There is a distinct benefit to common law trademark even if there is a subsequently registered USPTO trademark of the same name. As the first user of the trademark, common law rights may preserve a business’ right to continue to use the trademark in the geographic area, even if another business gets a nationwide federal registration for the same mark. However, common law trademark rights can be hard to enforce because there is no public record of common law trademarks to prove when use of the trademark began.
Federally Registered Trademark Rights
Registering a trademark with the USPTO is especially critical if the business is participating in e-commerce because it extends beyond the borders of the local geographic area, presumably throughout the world. The ubiquitous reach of the Internet makes it almost essential for a business to register a trademark with the USPTO. Most importantly, registering a trademark provides the following benefits:
- Makes the trademark easy to find in a competing business’ trademark availability search, thus preventing conflicts before they begin.
- Protects against registration of confusingly similar trademarks.
- Provides nationwide notice of ownership of the trademark as of the registration date, thus preventing others from claiming their subsequent use of the mark was in “good faith.”
- Grants the right to use the ® symbol (unregistered marks can only use “TM”), which gives products more marketing cachet and puts competitors on notice.
- Grants the right to sue in federal court and, in certain cases, recover treble damages and attorney fees.
- Provides for statutory damages in the case of counterfeiting.
- Provides a basis for foreign trademark registrations, thus extending protection of the trademark worldwide.
- Empowers US Customs and Border Protection to block imports that infringe the trademark or are counterfeits.
Conflicting Business Names
Encountering another business with the same or similar name is not that unusual (e.g., Delta Airlines and Delta Faucets). How such a conflict is resolved could depend on many factors, including: (1) whether the other business is in the same industry; (2) whether the other business is in the same geographical market; (3) which business was using the name first; (4) who registered the trademark first with the USPTO; and (5) whether either business name is considered “famous.”
It is entirely possible for two businesses to operate under the same or similar names.
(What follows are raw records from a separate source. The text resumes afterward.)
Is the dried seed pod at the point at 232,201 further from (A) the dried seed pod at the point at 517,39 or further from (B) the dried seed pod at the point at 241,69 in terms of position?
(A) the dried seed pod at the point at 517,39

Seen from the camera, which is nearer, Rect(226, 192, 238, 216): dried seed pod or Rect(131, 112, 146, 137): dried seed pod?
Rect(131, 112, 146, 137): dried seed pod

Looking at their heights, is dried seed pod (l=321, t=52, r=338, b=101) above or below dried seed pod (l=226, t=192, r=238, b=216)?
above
The guiding principle under US trademark law is consumer confusion. If the two names identify different products and operate in different markets, consumers are not likely to be confused in choosing between the businesses.
In the US, the first to use the name in business secures certain rights, even if another business ultimately registers that name with the USPTO. If one business starts using the name first, but the other business registered with the USPTO first, the first business still has the right to use the name, but only in the market it was operating in at the time the other business registered the name. Thus, there is basically no right to expand the market beyond that initial market. The business who registered the name with the USPTO has priority everywhere else and can prevent anyone from using the mark in new areas.
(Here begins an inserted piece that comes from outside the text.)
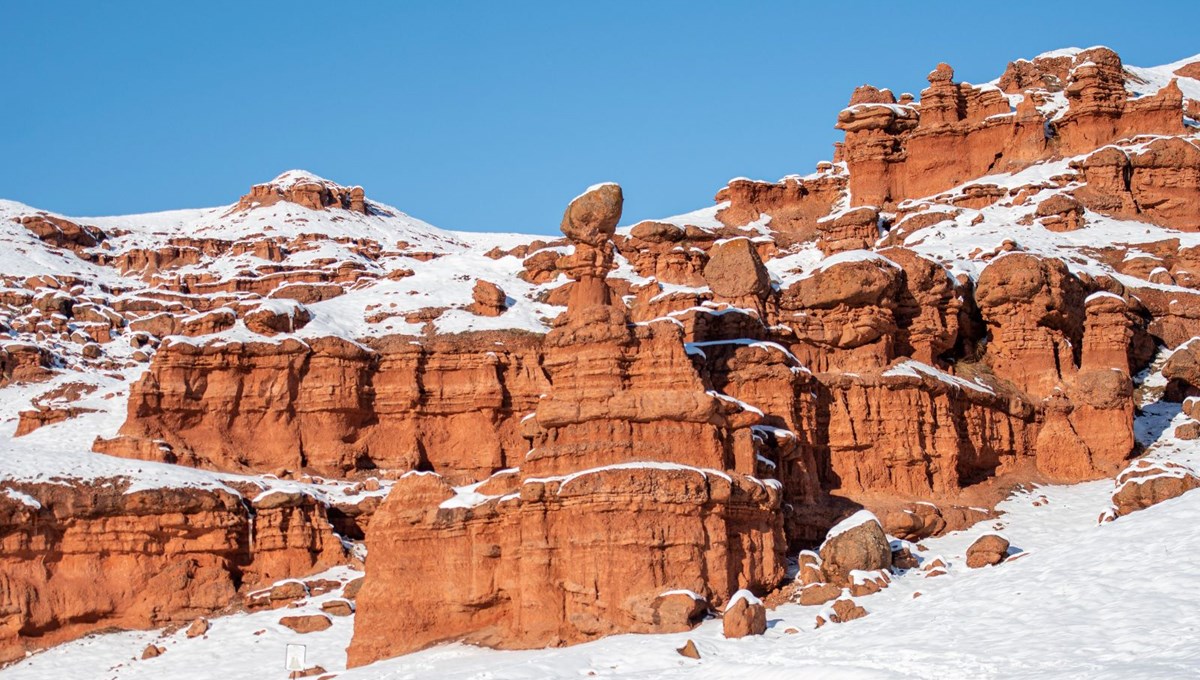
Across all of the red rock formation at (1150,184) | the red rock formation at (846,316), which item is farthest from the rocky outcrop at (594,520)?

Intent to Use Trademark Filing
In some situations a business may have selected the perfect name for its business, but isn’t quite ready to begin business operations. Remember that in order to file with the USPTO, the business must be using the name in business. The USPTO provides an option called the “intent to use” trademark application which is used essentially as a placeholder for the business name.
It may be a good idea in some situations to file an “intent to use” application with the USPTO. If an “intent to use” application is filed and someone else begins to use the same or similar business name, the rights of the “intent to use” filing business are protected. Thus, “intent to use” applications are an important part of putting together a viable business plan and protecting interests during the process.
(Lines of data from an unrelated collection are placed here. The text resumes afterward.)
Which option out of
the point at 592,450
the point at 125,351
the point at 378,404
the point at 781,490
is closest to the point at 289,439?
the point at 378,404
There is significant value in registering a business name with the USPTO. First, the due diligence conducted prior to registration will ensure that the business name will not infringe upon existing business names that have been registered. Second, registration with the USPTO provides a business with significant and substantial legal protections. Third, formal intellectual property protection only strengthens the value of the business name, thus increasing the value of the business itself. Any business serious on protecting itself should register the business name and/or logo with the USPTO.